Vous savez, ce processus électoral traduit une belle citation de Nelson Mandela, qui disait à juste titre: «Il est difficile d'expliquer à quelqu'un qui a les idées étroites qu'être ‘éduqué’ ne signifie pas seulement savoir lire et écrire et avoir une licence, mais qu'un illettré peut être un électeur bien plus ‘éduqué’ que quelqu'un qui possède des diplômes».
Compte tenu de la violation des engagements de la part de ces groupes armés, doit-on s’attendre selon vous à une autre phase d’instabilité, dont la République centrafricaine a globalement tourné la page au cours des dernières années? Ou au contraire peut-on espérer une sécurisation et une plus grande stabilisation à venir?
- Je pense et plaide pour que cette énième violation, de la part des groupes armés de leurs engagements, soit fermement sanctionnée.
Cette recrudescence de violences, contre la population et le territoire centrafricain marquée par d’énormes violations des droits internationaux, est une menace pour la paix dans le monde car elle met en danger les idéaux de nos organisations multilatérales.
Il nous faut, non pas espérer une sécurisation et stabilité mais répondre à cette agression par une solidarité unanime pour asseoir la sécurité et la stabilité.
Le peuple de Centrafrique observe.
Depuis que la RCA soit entrée dans la phase d’un développement plus stable et sécurisé, de nombreux Etats et acteurs privés étrangers s’intéressent à des projets économiques en Centrafrique. Aussi bien africains qu’extracontinentaux. Selon vous, comment les intéressés doivent s’y prendre pour le lancement de projets en République centrafricaine dans un cadre gagnant-gagnant, notamment pour que ces projets puissent contribuer au bien-être de la population du pays?
- La RCA a besoin de relancer son économie et se développer tant économiquement que socialement. Les investisseurs sont invités à présenter des projets prometteurs à fort potentiel de développement. Après tant d’années de guerre, il nous faut reconstruire le pays avec des partenaires engagés et dans un esprit gagnant-gagnant.
Le gouvernement a travaillé justement à améliorer le climat des affaires afin d’inciter à l’investissement.

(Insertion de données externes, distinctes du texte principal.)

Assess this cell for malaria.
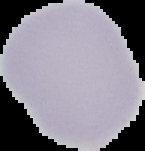

It is uninfected.

Summary:
  - Image size: 145×151 pixels
  - Image type: cell region segmented out of the field of view; surrounding area masked to black
  - Preparation: thin blood film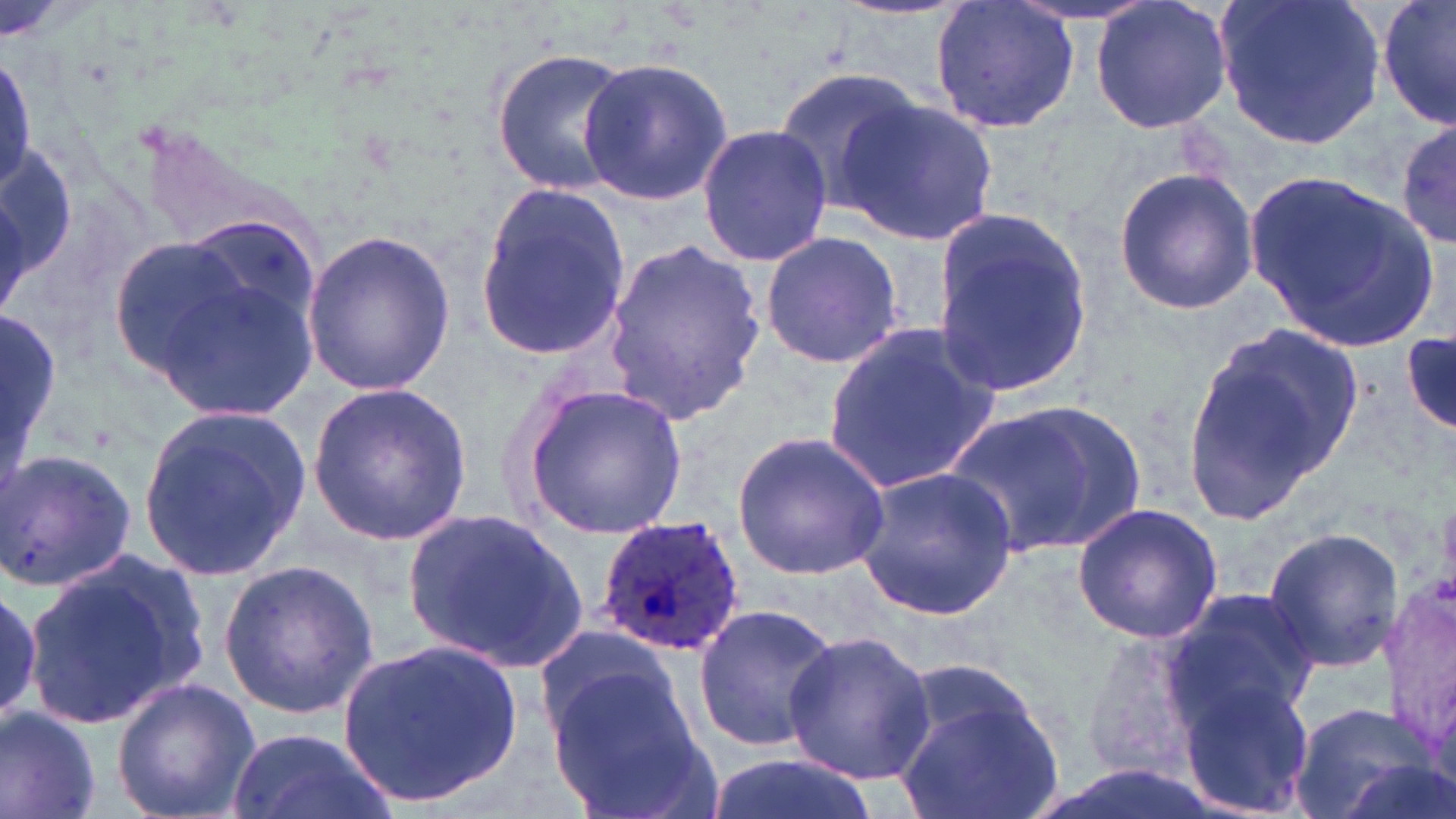

Summary:
  - Coordinate format: approximate bounding boxes as (x1, y1, x2, y2) in pixels
  - Plasmodium ovale-infected red blood cell locations: (593, 515, 745, 655)
  - Uninfected red blood cell locations: (931, 0, 1081, 137), (1090, 0, 1234, 136), (1215, 0, 1387, 148), (1378, 0, 1455, 132), (489, 47, 633, 196), (0, 53, 35, 195), (577, 55, 734, 208), (775, 66, 927, 216), (838, 95, 998, 248), (1393, 120, 1455, 248), (698, 124, 834, 266), (1113, 167, 1258, 315), (1243, 168, 1440, 353), (472, 177, 633, 364), (930, 212, 1094, 400), (300, 228, 455, 397), (759, 230, 906, 371), (105, 236, 258, 383), (603, 236, 769, 427), (136, 239, 327, 420), (1182, 318, 1364, 522), (822, 321, 1002, 498), (1400, 329, 1455, 437), (306, 382, 473, 544), (519, 384, 689, 539), (944, 399, 1150, 556), (139, 402, 310, 584), (732, 431, 891, 579), (0, 448, 136, 592), (853, 464, 1020, 621), (1070, 502, 1223, 644), (404, 507, 590, 679), (1262, 526, 1404, 673), (23, 550, 209, 730), (217, 556, 380, 719), (0, 578, 48, 728), (1164, 584, 1319, 735), (693, 604, 841, 753), (531, 625, 691, 759), (1075, 628, 1208, 786), (782, 630, 936, 786), (337, 637, 524, 810), (546, 669, 713, 819), (1176, 673, 1314, 818), (111, 675, 261, 819), (893, 681, 1064, 819), (1287, 702, 1440, 819), (0, 707, 100, 819), (227, 726, 389, 819), (706, 750, 872, 819)
  - Slide-level diagnosis: Plasmodium ovale
  - Stain: May-Grünwald-Giemsa
  - Field of view: single
  - Magnification: 1000x
  - Image size: 1456×819 pixels
  - Preparation: thin blood smear
  - Modality: optical microscopy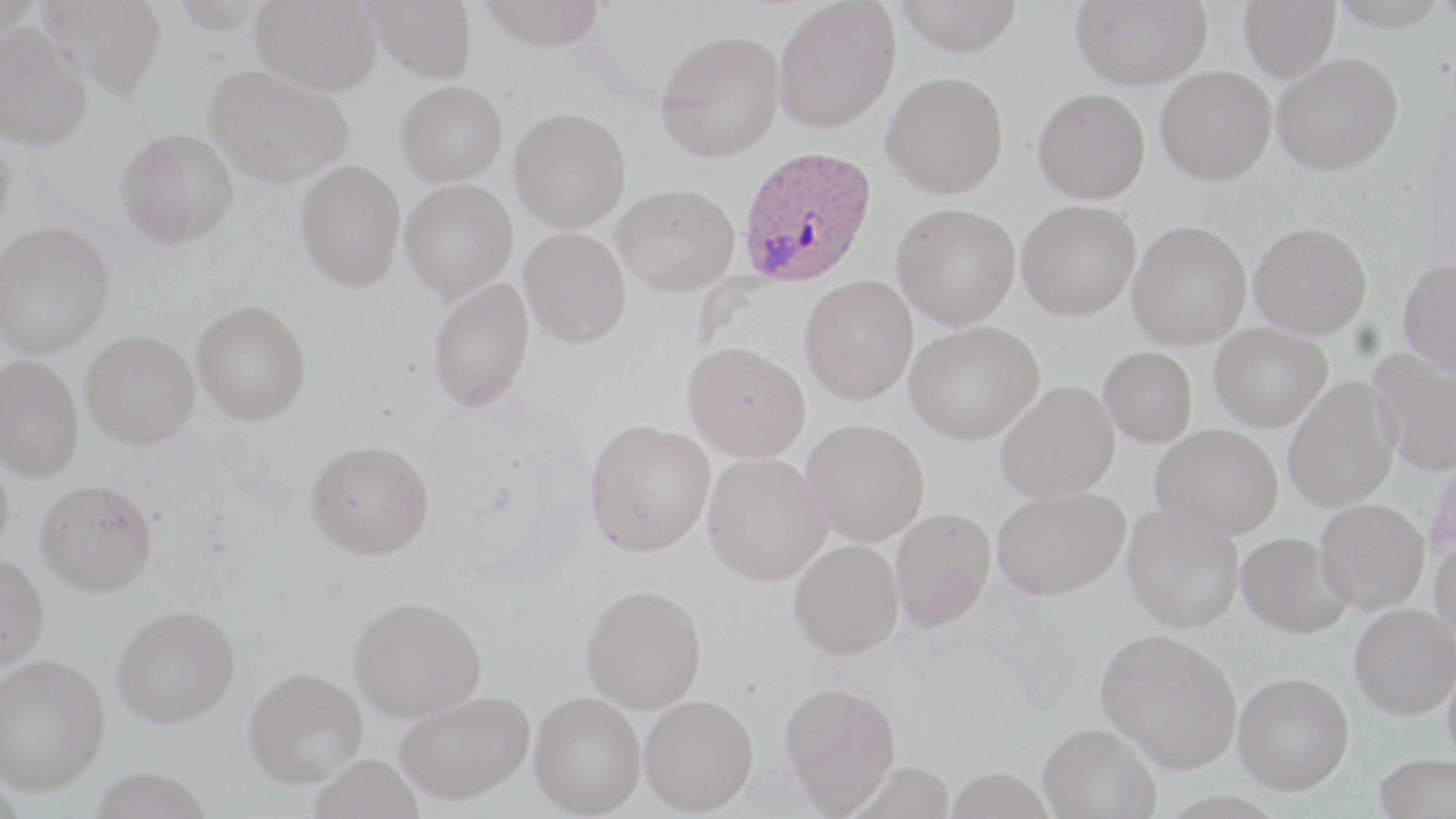

Approximate bounding boxes as [x1, y1, x2, y2] in pixels. Uninfected red blood cell locations: [39, 0, 168, 99], [251, 0, 383, 95], [362, 0, 477, 83], [475, 0, 609, 50], [892, 0, 1024, 56], [1071, 0, 1213, 89], [1239, 0, 1341, 82], [1326, 0, 1452, 31], [773, 1, 902, 134], [0, 22, 93, 150], [656, 29, 786, 162], [1272, 52, 1404, 175], [203, 63, 354, 187], [1156, 66, 1276, 185], [882, 70, 1010, 198], [395, 80, 508, 187], [1033, 87, 1151, 204], [509, 107, 632, 232], [0, 125, 16, 246], [115, 127, 239, 249], [294, 159, 406, 292], [400, 178, 518, 302], [611, 183, 739, 296], [1016, 200, 1141, 320], [892, 202, 1021, 330], [1127, 219, 1252, 349], [0, 221, 115, 358], [1249, 221, 1373, 339], [519, 226, 632, 348], [1397, 258, 1456, 378], [799, 274, 919, 405], [427, 276, 535, 412], [191, 298, 312, 425], [904, 320, 1045, 444], [1209, 323, 1332, 431], [80, 329, 200, 448], [682, 341, 810, 462], [1098, 346, 1198, 447], [1367, 347, 1456, 476], [0, 354, 84, 482], [1283, 376, 1400, 512], [994, 380, 1120, 502], [801, 418, 930, 547], [585, 419, 715, 556], [1150, 424, 1284, 538], [305, 439, 435, 560], [0, 449, 15, 565], [702, 452, 832, 586], [1426, 452, 1456, 566], [35, 478, 158, 596], [991, 486, 1130, 600], [1315, 498, 1430, 614], [1122, 505, 1244, 633], [889, 507, 997, 631], [1237, 531, 1355, 638], [1429, 531, 1456, 649], [788, 538, 904, 659], [0, 553, 49, 672], [580, 583, 707, 714], [349, 596, 486, 722], [1349, 602, 1455, 720], [111, 604, 241, 728], [1096, 628, 1242, 773], [1443, 649, 1456, 772], [0, 653, 110, 795], [243, 666, 368, 787], [1234, 672, 1354, 794], [779, 680, 902, 813], [394, 690, 534, 805], [529, 691, 646, 817], [639, 693, 759, 815], [1038, 722, 1161, 818], [1374, 753, 1455, 818]. Plasmodium ovale-infected red blood cell locations: [738, 145, 876, 287]. Slide-level diagnosis: Plasmodium ovale. One field of a larger specimen. Image is 1456×819 pixels. Thin blood smear. Captured at 1000x magnification. Optical microscopy. May-Grünwald-Giemsa stain.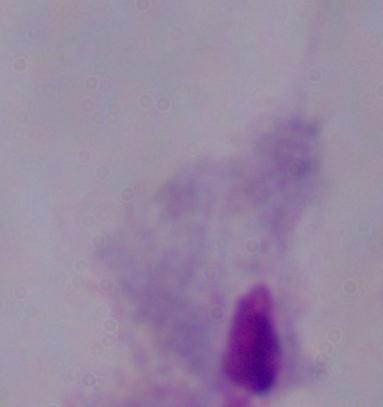

Photomicrograph. 1000x magnification. A trichomonad is shown.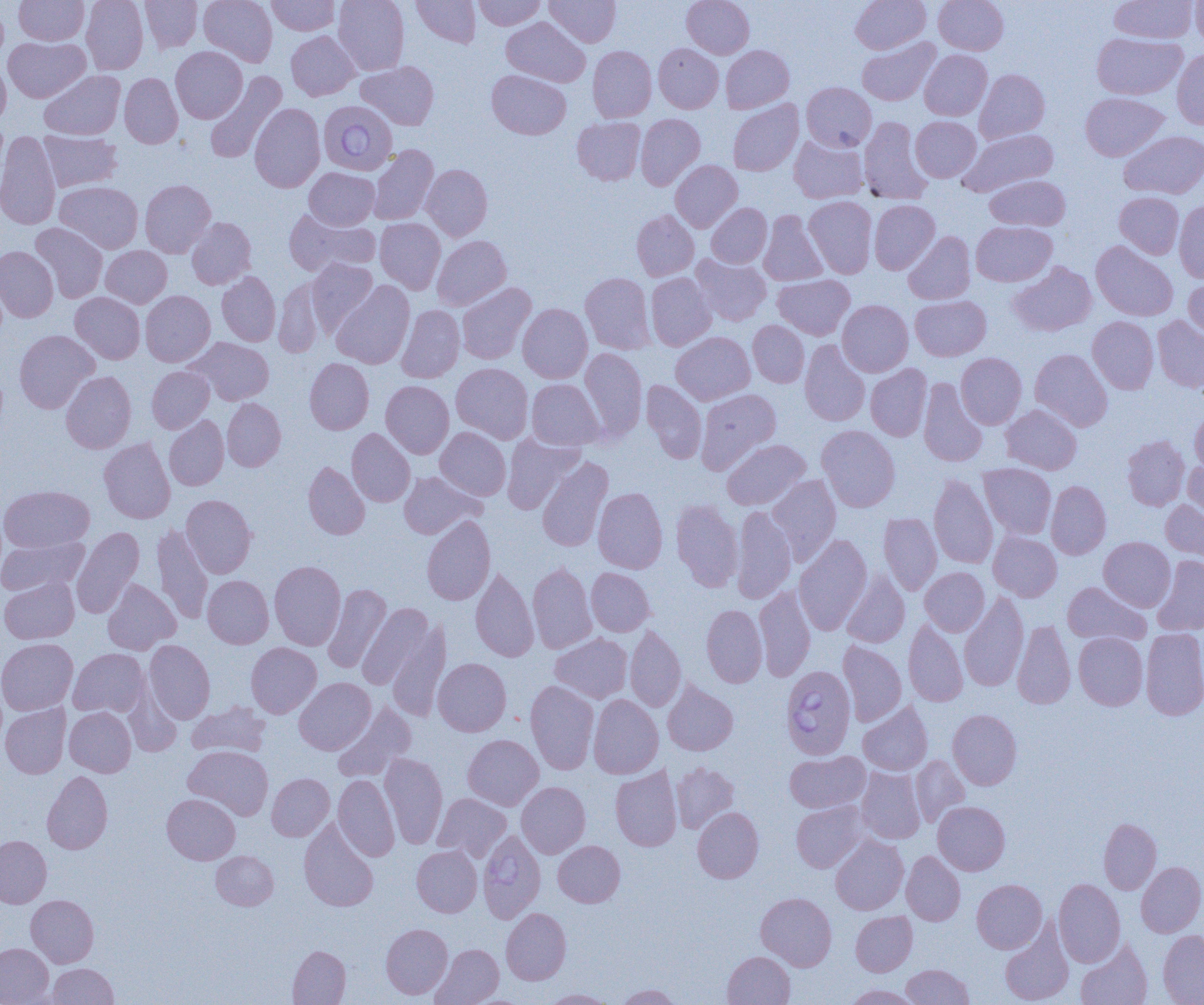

La porte d’entrée de la RCA étant le Ministère des Affaires étrangères, les investisseurs sont encouragés à prendre contact avec mes services afin d’être orientés vers les départements compétents.
Comme tout Etat indépendant et souverain, une question de première importance concerne la capacité défensive des forces armées du pays. On sait que depuis la diversification des relations extérieures opérée par le Président Touadéra, un grand travail a été réalisé en ce sens. Quelles sont les choses qui doivent encore être réalisées pour que les Forces armées centrafricaines (FACA) puissent atteindre le niveau si souhaité par la population centrafricaine et le leadership du pays? Y compris en termes de soutien des alliés internationaux de la RCA.
- La RCA a entamé un programme de reconstruction de ses forces de défense et de sécurité.
Avec l’appui de nos partenaires et pays amis, les éléments ont bénéficié de formations au pays ou à l’extérieur et continuent d’en bénéficier. En effet, la diversification de nos partenariats est d’une importance non négligeable dans cette phase de reconstruction.
Il reste à poursuivre les efforts nécessaires pour mettre sur pied une armée digne de ce nom avec tout l’encadrement, dispositif et équipement appropriés.
Un soutien au plaidoyer de la RCA pour la levée de l’embargo car il devient insoutenable devant l’opinion nationale et internationale de condamner les agissements de groupes armés tout en leur offrant, par un embargo sur un Etat légitime, les moyens de s’armer de manière complaisante.